El mensaje presidencial de Fiestas Patrias abundó en múltiples iniciativas descaminadas y anuncios hostiles. Algunos, con el paso de los días, ya han cobrado singular protagonismo en la coyuntura, como la anunciada pretensión de no gobernar “desde la Casa de Pizarro” (es decir, desde Palacio de Gobierno). “Tenemos que romper con los símbolos coloniales para acabar con las ataduras de dominación que se han mantenido vigentes por tantos años”, señaló el presidente el 28 de julio ante la representación nacional. Y añadió que cedería el edificio “al nuevo Ministerio de las Culturas para que sea usado como un museo que muestre nuestra historia”, dijo Pedro Castillo.
Desde el comienzo, la decisión presentaba problemas prácticos y legales. Para comprobar lo primero, solo hay que pensar en lo engorroso y costoso que resultaría acondicionar un nuevo lugar para acomodar al recién elegido mandatario, con seguridad, ministros, asesores y demás. Y en lo concerniente a lo segundo, lo que estaba de por medio era el incumplimiento de lo que establece la Ley 28024 en torno a la obligación de mantener una agenda pública y un registro de las visitas que recibe el presidente.

▶ **Instrucciones a seguir**
Continúa el texto sobre la decisión de Pedro Castillo de no gobernar desde Palacio de Gobierno, a partir de su último párrafo.

▶ **Datos para revisar**
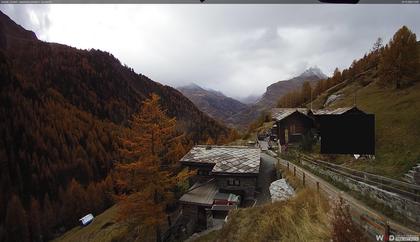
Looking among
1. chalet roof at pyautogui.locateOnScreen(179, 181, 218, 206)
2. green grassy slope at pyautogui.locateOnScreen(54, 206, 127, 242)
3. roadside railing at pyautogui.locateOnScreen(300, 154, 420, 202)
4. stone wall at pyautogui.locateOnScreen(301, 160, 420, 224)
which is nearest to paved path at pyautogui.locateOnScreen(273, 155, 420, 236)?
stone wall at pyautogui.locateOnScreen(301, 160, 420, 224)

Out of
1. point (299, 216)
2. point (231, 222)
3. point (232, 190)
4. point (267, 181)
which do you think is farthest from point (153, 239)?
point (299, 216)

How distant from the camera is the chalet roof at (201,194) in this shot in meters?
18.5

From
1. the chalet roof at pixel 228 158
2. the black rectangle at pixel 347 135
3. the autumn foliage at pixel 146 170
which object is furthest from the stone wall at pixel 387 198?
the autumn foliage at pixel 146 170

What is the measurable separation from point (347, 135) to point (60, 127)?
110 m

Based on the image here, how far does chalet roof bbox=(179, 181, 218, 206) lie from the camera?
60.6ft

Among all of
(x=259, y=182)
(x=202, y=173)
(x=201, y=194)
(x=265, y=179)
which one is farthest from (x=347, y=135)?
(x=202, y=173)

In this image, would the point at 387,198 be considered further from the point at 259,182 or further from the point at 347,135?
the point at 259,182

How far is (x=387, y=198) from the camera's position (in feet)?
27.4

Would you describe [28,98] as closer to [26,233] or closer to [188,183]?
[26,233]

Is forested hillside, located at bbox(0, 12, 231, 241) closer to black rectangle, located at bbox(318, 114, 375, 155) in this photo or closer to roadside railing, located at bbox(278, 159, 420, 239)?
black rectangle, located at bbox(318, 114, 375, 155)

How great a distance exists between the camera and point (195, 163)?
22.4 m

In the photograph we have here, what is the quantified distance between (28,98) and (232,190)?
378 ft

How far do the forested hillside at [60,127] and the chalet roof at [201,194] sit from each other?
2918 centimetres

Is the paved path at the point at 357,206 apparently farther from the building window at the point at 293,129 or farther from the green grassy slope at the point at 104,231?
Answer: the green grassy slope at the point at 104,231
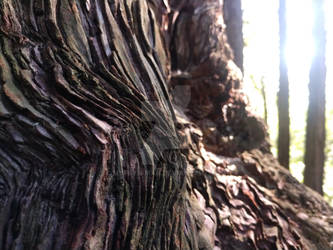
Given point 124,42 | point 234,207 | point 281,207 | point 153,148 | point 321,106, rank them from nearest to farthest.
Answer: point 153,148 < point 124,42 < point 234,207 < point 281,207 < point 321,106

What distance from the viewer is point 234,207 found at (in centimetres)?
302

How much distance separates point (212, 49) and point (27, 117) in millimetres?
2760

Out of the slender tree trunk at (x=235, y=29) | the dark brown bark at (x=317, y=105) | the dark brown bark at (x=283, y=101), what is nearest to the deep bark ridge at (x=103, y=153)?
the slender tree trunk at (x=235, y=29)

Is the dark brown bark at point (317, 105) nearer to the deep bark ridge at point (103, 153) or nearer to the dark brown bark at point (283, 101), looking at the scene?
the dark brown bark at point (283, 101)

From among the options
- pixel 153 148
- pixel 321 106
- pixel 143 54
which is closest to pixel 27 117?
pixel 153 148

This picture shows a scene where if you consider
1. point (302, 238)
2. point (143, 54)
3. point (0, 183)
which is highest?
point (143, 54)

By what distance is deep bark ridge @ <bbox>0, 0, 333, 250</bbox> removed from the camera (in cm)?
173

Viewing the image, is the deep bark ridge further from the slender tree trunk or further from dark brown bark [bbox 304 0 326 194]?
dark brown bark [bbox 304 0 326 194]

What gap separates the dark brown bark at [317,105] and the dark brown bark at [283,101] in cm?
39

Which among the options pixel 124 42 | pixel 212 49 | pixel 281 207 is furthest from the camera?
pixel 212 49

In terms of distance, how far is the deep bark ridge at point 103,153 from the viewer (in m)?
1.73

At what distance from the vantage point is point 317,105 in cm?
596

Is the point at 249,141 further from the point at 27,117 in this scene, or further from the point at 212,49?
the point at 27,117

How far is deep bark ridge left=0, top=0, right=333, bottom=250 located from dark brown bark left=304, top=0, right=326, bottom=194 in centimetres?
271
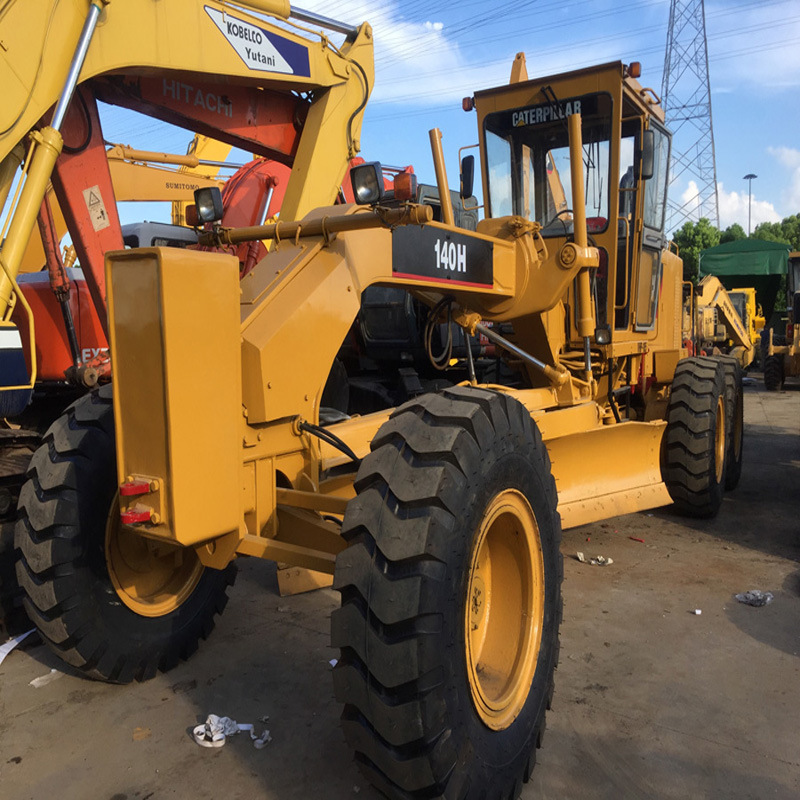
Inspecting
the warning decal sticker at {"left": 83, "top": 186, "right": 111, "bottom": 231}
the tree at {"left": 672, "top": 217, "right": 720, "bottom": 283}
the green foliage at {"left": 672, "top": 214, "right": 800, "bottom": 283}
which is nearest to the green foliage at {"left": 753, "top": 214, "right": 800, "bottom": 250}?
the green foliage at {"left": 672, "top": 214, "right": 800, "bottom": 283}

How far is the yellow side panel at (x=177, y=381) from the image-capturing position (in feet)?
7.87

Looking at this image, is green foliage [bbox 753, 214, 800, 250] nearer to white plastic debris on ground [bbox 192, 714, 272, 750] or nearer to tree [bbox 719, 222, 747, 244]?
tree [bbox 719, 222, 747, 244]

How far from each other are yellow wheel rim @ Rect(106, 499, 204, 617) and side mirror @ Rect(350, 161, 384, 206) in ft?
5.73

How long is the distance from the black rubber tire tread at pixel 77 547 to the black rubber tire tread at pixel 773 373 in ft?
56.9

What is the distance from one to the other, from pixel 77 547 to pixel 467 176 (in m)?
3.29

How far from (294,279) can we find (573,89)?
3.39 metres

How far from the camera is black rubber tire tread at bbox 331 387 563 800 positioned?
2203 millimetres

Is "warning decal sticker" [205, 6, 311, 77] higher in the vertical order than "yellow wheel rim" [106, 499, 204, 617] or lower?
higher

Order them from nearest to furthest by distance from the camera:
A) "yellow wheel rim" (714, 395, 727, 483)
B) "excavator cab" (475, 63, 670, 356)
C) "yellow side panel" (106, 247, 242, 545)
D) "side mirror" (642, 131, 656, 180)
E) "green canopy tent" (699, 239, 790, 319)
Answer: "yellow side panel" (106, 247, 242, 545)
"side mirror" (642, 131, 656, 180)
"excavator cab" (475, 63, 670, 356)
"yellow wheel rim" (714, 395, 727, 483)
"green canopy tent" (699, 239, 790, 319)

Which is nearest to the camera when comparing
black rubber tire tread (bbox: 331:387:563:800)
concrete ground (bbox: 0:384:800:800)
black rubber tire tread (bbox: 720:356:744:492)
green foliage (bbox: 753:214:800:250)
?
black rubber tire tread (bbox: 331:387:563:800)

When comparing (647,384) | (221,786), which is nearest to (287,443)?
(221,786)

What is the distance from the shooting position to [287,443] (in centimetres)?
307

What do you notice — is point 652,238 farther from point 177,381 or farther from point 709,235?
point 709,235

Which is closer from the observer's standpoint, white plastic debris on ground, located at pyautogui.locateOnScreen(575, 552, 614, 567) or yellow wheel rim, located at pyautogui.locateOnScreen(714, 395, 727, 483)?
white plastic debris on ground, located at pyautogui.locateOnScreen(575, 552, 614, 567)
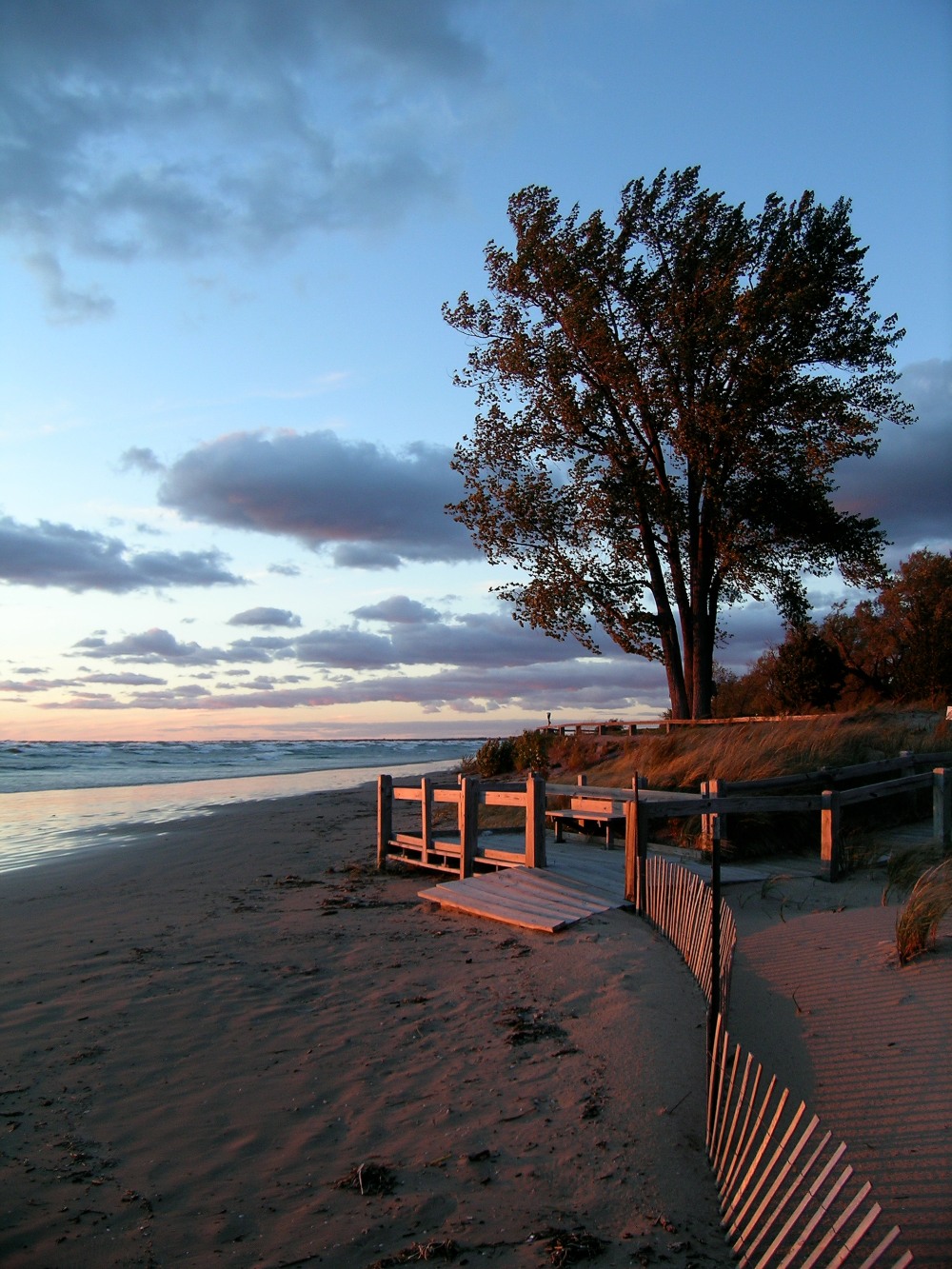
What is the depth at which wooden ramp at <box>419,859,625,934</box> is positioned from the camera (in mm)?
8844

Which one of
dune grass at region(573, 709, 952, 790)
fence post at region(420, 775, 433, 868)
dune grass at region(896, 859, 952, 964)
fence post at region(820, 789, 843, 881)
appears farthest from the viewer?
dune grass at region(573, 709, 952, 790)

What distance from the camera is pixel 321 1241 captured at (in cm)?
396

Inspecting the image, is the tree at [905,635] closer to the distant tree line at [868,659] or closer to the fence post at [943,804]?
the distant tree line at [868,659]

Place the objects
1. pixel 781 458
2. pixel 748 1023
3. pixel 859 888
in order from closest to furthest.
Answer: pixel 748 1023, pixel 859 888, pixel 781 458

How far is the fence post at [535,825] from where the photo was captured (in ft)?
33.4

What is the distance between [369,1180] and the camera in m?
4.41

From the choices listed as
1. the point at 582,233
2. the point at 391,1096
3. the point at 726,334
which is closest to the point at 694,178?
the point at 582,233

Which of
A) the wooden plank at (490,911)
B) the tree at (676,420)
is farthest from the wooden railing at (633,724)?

▶ **Resultado**
Las objeciones con relación a la eventualidad de que se siguiera ignorando esta norma (porque, por cuatro días, eso es lo que ha hecho el presidente al sostener todas sus reuniones en la casa de Breña donde se hospeda) eran, por supuesto, también éticas: en democracia, el poder no puede ejercerse en opacidad, sino con total transparencia. De hecho, episodios como el de las ocultas visitas de Richard Swing a Palacio durante el gobierno de Martín Vizcarra deberían habernos curado en salud frente a circunstancias como estas, pero parece que los responsables de la actual administración estaban dispuestos a hacer caso omiso de ello.
De cualquier forma, ante las críticas y las protestas de diversos sectores ciudadanos por la forma en que se estaba burlando la norma ya señalada, el jefe del Estado ha tenido que ensayar ahora una forzada marcha atrás, pues la Secretaría del Despacho Presidencial comunicó anteayer que él se instalará en Palacio “en tanto se determina el lugar más adecuado” para trasladar la sede de Gobierno.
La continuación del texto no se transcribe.